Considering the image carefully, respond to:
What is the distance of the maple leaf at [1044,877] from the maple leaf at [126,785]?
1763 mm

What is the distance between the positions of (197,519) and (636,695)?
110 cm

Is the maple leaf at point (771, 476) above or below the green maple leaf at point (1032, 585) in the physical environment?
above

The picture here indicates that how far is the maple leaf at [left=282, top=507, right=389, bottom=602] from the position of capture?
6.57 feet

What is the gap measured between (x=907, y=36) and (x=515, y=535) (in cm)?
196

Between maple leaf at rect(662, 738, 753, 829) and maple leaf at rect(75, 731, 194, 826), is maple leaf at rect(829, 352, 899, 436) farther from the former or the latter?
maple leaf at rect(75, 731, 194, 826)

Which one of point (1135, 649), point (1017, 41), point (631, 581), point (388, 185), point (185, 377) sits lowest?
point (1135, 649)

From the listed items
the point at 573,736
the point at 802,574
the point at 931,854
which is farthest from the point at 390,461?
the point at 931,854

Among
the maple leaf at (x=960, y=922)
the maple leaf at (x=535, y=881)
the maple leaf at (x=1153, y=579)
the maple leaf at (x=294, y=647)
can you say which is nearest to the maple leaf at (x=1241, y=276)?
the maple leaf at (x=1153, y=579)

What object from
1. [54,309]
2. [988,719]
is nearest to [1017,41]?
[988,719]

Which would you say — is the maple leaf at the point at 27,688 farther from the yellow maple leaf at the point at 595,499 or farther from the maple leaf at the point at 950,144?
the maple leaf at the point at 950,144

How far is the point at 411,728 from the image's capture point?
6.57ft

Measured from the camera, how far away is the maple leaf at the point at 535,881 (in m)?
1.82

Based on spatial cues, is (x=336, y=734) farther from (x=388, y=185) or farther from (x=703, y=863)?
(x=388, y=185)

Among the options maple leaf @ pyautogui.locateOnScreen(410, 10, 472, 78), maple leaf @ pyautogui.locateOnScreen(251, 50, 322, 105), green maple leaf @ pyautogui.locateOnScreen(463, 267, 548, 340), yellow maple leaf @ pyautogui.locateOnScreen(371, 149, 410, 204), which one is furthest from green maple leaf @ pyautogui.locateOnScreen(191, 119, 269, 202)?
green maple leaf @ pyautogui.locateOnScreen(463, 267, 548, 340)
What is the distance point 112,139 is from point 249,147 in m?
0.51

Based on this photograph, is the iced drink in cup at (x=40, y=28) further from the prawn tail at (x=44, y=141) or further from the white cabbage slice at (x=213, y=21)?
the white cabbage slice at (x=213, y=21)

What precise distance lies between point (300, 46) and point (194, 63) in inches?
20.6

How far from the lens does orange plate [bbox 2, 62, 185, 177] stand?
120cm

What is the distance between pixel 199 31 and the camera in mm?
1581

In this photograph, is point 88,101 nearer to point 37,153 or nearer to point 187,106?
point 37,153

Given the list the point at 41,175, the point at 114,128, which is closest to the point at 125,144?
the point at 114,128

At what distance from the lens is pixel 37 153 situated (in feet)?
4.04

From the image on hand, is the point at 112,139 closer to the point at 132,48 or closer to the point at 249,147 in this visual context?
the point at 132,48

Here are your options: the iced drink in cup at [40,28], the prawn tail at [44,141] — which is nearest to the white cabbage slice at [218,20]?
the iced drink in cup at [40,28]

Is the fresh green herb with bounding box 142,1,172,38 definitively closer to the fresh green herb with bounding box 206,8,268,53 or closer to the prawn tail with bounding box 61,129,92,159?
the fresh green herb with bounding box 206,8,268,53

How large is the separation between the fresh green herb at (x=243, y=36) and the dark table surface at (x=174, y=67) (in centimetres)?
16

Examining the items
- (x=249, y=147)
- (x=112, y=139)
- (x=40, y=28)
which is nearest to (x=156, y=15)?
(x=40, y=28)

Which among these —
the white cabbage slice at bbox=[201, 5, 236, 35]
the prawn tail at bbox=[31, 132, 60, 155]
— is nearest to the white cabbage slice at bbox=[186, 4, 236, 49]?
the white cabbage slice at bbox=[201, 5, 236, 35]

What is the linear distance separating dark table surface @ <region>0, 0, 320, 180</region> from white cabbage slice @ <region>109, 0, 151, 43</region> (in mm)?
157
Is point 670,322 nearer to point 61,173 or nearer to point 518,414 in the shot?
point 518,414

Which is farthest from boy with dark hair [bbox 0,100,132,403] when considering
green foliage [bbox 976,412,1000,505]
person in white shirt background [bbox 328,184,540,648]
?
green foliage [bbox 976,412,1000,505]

* _Exercise description_:
Copy each item above word for word, keeping every line break and mark of punctuation unchanged.

* _Response to this task_:
Considering the image carefully, respond to:
What is the distance of the maple leaf at [1044,877] from the maple leaf at [126,785]?
1763 mm

What is the distance between the positions of (197,519) and (636,695)?
110 cm

Is the maple leaf at point (771, 476) above or below the green maple leaf at point (1032, 585) in the physical environment?
above

The picture here indicates that how far is the maple leaf at [left=282, top=507, right=389, bottom=602] from the position of capture?
6.57 feet

What is the gap measured between (x=907, y=36) and (x=515, y=535) (in cm)?
196

Between maple leaf at rect(662, 738, 753, 829) and maple leaf at rect(75, 731, 194, 826), is maple leaf at rect(829, 352, 899, 436) farther from the former or the latter?
maple leaf at rect(75, 731, 194, 826)

Which one of point (1135, 649), point (1017, 41), point (631, 581), point (388, 185), point (185, 377) sits lowest?
point (1135, 649)

From the listed items
the point at 573,736
the point at 802,574
the point at 931,854
which is farthest from the point at 390,461?
the point at 931,854

Among
the maple leaf at (x=960, y=922)
the maple leaf at (x=535, y=881)
the maple leaf at (x=1153, y=579)
the maple leaf at (x=294, y=647)
can you say which is nearest to the maple leaf at (x=1241, y=276)?
the maple leaf at (x=1153, y=579)

What object from
1. [54,309]
2. [988,719]
is nearest to [1017,41]?
[988,719]

Which would you say — is the maple leaf at the point at 27,688 farther from the yellow maple leaf at the point at 595,499 or farther from the maple leaf at the point at 950,144?
the maple leaf at the point at 950,144

How far is the point at 411,728 from the image's capture point?
6.57ft

Measured from the camera, how far away is the maple leaf at the point at 535,881 (in m)?
1.82

Based on spatial cues, is (x=336, y=734) farther from (x=388, y=185) or farther from (x=703, y=863)?
(x=388, y=185)

Among the options maple leaf @ pyautogui.locateOnScreen(410, 10, 472, 78), maple leaf @ pyautogui.locateOnScreen(251, 50, 322, 105), green maple leaf @ pyautogui.locateOnScreen(463, 267, 548, 340), yellow maple leaf @ pyautogui.locateOnScreen(371, 149, 410, 204), which one is furthest from green maple leaf @ pyautogui.locateOnScreen(191, 119, 269, 202)?
green maple leaf @ pyautogui.locateOnScreen(463, 267, 548, 340)
What is the distance point 112,139 is from point 249,147 in m?
0.51

Based on this photograph, is the iced drink in cup at (x=40, y=28) further from the prawn tail at (x=44, y=141) or further from the white cabbage slice at (x=213, y=21)?
the white cabbage slice at (x=213, y=21)

What precise distance lies between point (300, 46) and point (194, 63) in inches?
20.6

How far from the lens does orange plate [bbox 2, 62, 185, 177] stand?
120cm

What is the distance between pixel 199 31 and the camera in mm?
1581

In this photograph, is point 88,101 nearer to point 37,153 or nearer to point 187,106?
point 37,153

Given the list the point at 41,175, the point at 114,128, which is closest to the point at 125,144?
the point at 114,128

At what distance from the lens is pixel 37 153 situated (in feet)?
4.04

From the image on hand, is the point at 112,139 closer to the point at 132,48 or closer to the point at 249,147 in this visual context?
the point at 132,48

Here are your options: the iced drink in cup at [40,28], the prawn tail at [44,141] — which is nearest to the white cabbage slice at [218,20]?
the iced drink in cup at [40,28]

Is the fresh green herb with bounding box 142,1,172,38 definitively closer to the fresh green herb with bounding box 206,8,268,53 or closer to the prawn tail with bounding box 61,129,92,159?
the fresh green herb with bounding box 206,8,268,53

How large is the separation between the fresh green herb at (x=243, y=36) and the dark table surface at (x=174, y=67) (in centimetres)?
16

Examining the items
- (x=249, y=147)
- (x=112, y=139)
- (x=40, y=28)
which is nearest to (x=156, y=15)?
(x=40, y=28)

Which among these —
the white cabbage slice at bbox=[201, 5, 236, 35]
the prawn tail at bbox=[31, 132, 60, 155]
— is nearest to the white cabbage slice at bbox=[186, 4, 236, 49]?
the white cabbage slice at bbox=[201, 5, 236, 35]

What is the linear distance separating dark table surface @ <region>0, 0, 320, 180</region> from white cabbage slice @ <region>109, 0, 151, 43</region> (in mm)?
157
Is point 670,322 nearer to point 61,173 or nearer to point 518,414 in the shot?
point 518,414

Which is farthest from boy with dark hair [bbox 0,100,132,403] when considering
green foliage [bbox 976,412,1000,505]
person in white shirt background [bbox 328,184,540,648]
?
green foliage [bbox 976,412,1000,505]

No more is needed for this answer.